Canadian politician (1937–2015)

Henry Nelson Carroll (December 21, 1937 – June 19, 2015) was a Canadian lawyer and politician. He served as a member of the Legislative Assembly of Manitoba from 1981 to 1986, initially as a New Democrat but subsequently as an independent.

Carroll was educated at the University of Manitoba, and practiced as a lawyer after being called to the bar in 1964. He first ran for the provincial legislature in the election of 1973 as a New Democrat, finishing second to Progressive Conservative Edward McGill in Brandon West. He ran for the seat again in the provincial election of 1977, with the same result.

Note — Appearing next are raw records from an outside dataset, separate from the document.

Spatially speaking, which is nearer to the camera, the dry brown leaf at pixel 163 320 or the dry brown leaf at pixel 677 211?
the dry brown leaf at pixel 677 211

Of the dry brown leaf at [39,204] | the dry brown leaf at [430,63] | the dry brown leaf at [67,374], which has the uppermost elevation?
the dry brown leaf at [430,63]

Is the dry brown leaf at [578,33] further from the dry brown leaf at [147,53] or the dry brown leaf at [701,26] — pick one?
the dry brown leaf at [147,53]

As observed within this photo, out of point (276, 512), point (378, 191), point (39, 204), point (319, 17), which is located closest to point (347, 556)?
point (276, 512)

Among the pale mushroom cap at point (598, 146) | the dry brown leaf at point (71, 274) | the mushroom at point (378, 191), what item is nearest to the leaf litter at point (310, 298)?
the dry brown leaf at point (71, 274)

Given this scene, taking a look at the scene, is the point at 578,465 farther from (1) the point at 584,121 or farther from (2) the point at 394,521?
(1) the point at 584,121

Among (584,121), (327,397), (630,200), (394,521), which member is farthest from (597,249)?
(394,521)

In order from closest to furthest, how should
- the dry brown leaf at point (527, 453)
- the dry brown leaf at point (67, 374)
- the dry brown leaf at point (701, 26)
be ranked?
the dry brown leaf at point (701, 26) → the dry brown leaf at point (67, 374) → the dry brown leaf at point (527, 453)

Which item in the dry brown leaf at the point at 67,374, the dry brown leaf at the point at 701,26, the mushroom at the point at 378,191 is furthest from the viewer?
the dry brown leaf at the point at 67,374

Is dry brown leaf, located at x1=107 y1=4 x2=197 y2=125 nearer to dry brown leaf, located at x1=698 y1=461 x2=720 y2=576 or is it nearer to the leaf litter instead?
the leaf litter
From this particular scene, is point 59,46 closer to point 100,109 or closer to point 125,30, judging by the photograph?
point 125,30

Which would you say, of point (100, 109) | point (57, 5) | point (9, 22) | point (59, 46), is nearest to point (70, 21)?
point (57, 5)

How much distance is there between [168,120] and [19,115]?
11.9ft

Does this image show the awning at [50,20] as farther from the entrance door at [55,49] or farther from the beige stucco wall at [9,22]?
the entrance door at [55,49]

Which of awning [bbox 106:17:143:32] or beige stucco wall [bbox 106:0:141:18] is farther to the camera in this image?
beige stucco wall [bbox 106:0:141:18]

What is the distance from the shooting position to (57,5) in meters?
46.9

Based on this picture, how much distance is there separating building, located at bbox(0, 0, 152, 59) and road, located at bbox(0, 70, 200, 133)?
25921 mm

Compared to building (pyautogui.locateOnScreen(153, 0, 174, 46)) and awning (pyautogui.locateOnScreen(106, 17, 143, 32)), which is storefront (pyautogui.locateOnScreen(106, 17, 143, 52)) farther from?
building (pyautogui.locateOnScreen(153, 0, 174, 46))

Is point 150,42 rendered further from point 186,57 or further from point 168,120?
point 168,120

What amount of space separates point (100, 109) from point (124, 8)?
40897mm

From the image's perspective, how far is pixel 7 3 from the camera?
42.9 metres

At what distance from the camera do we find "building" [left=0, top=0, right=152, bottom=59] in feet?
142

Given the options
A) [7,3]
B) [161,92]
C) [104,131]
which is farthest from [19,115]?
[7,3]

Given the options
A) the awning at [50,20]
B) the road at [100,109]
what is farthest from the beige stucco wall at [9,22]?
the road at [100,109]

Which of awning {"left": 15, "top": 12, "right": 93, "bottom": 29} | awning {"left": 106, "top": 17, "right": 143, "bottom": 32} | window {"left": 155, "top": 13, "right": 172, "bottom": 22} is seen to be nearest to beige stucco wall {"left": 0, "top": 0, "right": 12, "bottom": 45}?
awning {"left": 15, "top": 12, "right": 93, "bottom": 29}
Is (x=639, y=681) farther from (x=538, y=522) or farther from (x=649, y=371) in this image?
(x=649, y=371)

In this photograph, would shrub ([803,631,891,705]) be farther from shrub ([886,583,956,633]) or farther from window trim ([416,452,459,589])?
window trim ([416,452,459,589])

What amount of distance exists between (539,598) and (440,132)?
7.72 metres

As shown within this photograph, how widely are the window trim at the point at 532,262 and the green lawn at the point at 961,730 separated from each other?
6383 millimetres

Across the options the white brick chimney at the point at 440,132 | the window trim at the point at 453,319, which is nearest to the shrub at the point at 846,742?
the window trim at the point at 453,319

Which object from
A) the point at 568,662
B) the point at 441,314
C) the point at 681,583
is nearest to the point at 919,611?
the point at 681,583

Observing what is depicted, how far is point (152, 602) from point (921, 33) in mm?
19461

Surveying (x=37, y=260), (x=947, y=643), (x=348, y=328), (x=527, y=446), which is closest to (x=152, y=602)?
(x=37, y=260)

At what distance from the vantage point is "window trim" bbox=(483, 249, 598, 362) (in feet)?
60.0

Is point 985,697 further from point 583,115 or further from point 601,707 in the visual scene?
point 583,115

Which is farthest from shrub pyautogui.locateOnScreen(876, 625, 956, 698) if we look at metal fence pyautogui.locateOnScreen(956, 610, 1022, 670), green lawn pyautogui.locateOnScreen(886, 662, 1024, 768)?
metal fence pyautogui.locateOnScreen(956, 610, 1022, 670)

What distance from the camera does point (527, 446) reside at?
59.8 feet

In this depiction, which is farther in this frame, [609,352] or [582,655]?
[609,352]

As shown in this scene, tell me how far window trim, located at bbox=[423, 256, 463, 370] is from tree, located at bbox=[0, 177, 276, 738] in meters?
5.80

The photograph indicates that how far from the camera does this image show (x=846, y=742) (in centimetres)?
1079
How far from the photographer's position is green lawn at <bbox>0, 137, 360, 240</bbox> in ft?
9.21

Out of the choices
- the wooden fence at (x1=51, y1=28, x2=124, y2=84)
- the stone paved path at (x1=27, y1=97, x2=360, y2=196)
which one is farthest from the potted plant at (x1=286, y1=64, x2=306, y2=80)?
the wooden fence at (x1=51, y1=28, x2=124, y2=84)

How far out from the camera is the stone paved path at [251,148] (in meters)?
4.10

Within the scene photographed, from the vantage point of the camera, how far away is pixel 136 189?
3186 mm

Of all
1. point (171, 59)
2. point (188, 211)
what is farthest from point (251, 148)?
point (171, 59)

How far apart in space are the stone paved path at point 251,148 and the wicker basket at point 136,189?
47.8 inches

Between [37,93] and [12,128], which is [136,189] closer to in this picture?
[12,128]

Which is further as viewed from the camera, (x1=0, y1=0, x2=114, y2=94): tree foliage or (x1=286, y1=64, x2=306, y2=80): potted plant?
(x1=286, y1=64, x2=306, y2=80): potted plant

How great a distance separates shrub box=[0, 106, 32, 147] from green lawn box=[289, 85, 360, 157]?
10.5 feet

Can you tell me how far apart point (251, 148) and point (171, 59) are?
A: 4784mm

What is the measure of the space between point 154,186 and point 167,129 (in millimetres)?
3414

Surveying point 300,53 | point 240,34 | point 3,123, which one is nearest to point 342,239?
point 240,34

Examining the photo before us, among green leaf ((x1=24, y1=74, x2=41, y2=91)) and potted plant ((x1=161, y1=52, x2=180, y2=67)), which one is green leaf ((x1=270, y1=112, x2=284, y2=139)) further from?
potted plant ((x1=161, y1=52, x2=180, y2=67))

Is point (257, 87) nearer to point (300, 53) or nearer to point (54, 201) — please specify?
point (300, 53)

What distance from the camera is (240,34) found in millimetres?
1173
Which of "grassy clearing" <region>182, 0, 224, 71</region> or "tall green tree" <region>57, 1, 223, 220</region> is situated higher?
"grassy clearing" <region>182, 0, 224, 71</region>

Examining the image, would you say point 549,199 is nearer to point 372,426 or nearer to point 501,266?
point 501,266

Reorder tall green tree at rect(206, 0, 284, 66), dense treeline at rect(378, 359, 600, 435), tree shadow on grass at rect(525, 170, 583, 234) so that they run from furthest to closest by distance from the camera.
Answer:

McGill did not seek re-election in the provincial election of 1981, and Carroll was able to take the seat on his third try, defeating Tory candidate John Allen by about 400 votes. The NDP under Howard Pawley won a majority government in this election, and Carroll entered the legislature as a government backbencher.

Soon after, he announced his decision to leave the NDP (on August 19, 1982) and subsequently opposed the Pawley government's intentions to re-entrench French language services in provincial law. He did not seek re-election in 1986.

In the federal election of 1988, Carroll ran as a candidate of the Reform Party in the riding of Brandon—Souris. He finished in fourth place, well behind victorious Progressive Conservative candidate Lee Clark. He did not attempt to re-enter provincial or federal politics since then.

Carroll was disbarred as a lawyer in Brandon in 2008. He died on June 19, 2015, at the age of 77.